___ Provided entries ___
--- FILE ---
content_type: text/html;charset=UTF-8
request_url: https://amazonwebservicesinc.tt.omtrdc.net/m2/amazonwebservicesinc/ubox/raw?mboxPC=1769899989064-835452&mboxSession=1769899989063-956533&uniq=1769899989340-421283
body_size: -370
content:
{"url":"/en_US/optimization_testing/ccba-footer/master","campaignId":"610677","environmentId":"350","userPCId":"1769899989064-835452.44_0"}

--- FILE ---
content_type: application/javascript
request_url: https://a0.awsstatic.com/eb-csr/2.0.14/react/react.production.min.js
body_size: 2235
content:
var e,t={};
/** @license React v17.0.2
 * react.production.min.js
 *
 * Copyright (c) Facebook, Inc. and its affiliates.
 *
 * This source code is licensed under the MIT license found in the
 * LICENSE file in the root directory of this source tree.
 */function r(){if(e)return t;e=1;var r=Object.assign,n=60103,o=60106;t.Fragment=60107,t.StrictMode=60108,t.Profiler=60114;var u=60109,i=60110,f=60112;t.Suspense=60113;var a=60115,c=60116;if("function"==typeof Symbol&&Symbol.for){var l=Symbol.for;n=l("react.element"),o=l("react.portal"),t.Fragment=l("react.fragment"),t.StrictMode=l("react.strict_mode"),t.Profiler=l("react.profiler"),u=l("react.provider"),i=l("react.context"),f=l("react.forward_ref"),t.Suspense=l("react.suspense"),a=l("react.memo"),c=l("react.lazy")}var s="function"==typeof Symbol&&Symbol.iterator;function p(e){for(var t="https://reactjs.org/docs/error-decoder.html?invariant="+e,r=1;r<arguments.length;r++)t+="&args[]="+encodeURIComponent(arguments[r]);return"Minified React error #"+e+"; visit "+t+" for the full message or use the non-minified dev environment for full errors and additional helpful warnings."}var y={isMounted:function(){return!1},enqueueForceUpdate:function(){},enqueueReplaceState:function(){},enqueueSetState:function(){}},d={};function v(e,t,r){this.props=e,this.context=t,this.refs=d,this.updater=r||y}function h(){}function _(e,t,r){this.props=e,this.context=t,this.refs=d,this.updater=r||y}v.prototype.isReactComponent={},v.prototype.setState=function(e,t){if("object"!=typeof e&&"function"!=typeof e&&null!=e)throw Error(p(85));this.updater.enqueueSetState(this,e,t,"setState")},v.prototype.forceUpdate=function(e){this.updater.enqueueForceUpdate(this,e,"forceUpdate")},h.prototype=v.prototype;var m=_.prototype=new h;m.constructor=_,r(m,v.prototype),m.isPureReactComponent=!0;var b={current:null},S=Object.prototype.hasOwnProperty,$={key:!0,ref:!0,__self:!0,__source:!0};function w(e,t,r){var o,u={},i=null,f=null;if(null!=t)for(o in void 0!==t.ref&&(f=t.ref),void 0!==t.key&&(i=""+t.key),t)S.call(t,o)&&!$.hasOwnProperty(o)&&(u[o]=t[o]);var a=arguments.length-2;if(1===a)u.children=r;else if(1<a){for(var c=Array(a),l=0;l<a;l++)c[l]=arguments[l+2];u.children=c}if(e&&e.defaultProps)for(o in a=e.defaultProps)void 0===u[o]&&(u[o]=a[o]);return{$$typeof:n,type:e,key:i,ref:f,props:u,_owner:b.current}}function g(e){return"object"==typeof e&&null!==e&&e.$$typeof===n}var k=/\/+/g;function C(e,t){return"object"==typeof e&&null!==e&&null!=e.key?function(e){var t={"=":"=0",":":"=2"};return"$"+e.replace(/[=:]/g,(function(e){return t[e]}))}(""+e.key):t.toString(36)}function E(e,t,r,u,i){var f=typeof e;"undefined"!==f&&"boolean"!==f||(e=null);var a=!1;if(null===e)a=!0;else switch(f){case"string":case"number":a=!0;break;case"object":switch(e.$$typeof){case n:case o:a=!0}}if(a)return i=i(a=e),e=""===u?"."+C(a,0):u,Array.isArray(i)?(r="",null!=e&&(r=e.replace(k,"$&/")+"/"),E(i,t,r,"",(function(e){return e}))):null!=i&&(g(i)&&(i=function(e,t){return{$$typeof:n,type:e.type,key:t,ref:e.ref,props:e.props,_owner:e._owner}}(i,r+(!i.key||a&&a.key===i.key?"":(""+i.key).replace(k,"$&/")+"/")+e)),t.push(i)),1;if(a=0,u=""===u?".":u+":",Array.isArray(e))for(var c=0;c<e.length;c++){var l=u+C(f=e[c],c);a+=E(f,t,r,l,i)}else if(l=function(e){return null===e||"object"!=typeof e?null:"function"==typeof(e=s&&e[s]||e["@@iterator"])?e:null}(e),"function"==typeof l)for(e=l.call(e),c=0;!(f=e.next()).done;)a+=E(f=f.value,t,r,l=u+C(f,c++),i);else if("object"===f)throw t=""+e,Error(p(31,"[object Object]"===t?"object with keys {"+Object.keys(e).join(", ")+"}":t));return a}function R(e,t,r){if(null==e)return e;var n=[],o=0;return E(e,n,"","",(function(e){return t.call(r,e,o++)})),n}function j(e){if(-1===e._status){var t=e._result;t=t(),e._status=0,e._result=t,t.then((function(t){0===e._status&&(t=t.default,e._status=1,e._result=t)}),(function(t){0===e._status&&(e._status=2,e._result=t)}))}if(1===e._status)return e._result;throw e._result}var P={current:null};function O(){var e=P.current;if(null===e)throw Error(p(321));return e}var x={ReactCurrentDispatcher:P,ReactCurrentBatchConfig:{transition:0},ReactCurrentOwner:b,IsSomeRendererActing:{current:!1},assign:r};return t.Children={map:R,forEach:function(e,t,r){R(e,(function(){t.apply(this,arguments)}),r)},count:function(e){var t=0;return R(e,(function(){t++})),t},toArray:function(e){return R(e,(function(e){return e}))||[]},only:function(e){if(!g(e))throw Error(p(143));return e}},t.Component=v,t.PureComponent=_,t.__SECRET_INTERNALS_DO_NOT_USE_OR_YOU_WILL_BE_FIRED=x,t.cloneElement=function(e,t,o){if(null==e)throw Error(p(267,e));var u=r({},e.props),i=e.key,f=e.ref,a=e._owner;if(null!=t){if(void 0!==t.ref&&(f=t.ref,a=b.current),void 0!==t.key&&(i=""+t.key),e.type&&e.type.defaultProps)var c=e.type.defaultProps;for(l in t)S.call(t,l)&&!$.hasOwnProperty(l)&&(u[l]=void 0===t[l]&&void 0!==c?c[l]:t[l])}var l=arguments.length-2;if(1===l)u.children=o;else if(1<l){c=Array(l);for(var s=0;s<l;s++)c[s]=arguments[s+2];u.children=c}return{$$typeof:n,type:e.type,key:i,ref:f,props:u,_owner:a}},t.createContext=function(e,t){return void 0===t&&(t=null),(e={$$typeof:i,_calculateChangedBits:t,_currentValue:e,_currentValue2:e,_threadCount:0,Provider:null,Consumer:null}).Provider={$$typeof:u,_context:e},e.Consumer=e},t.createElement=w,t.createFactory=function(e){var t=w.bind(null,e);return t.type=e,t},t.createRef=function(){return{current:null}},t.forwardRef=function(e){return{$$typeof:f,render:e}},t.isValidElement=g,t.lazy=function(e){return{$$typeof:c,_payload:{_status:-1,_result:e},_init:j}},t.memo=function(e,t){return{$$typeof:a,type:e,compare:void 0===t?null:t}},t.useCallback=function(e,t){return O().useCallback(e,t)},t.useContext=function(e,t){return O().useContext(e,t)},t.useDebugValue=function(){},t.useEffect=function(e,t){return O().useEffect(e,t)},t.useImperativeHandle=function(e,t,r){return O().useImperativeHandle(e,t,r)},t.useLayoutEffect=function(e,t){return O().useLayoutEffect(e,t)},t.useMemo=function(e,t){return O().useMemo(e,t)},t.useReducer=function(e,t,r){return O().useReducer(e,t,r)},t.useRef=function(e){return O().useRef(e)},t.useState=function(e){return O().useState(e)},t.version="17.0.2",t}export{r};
___
(Exercise directions): Look through the records and gather each line with the word "production".

(Problem solution):
request_url: https://a0.awsstatic.com/eb-csr/2.0.14/react/react.production.min.js
 * react.production.min.js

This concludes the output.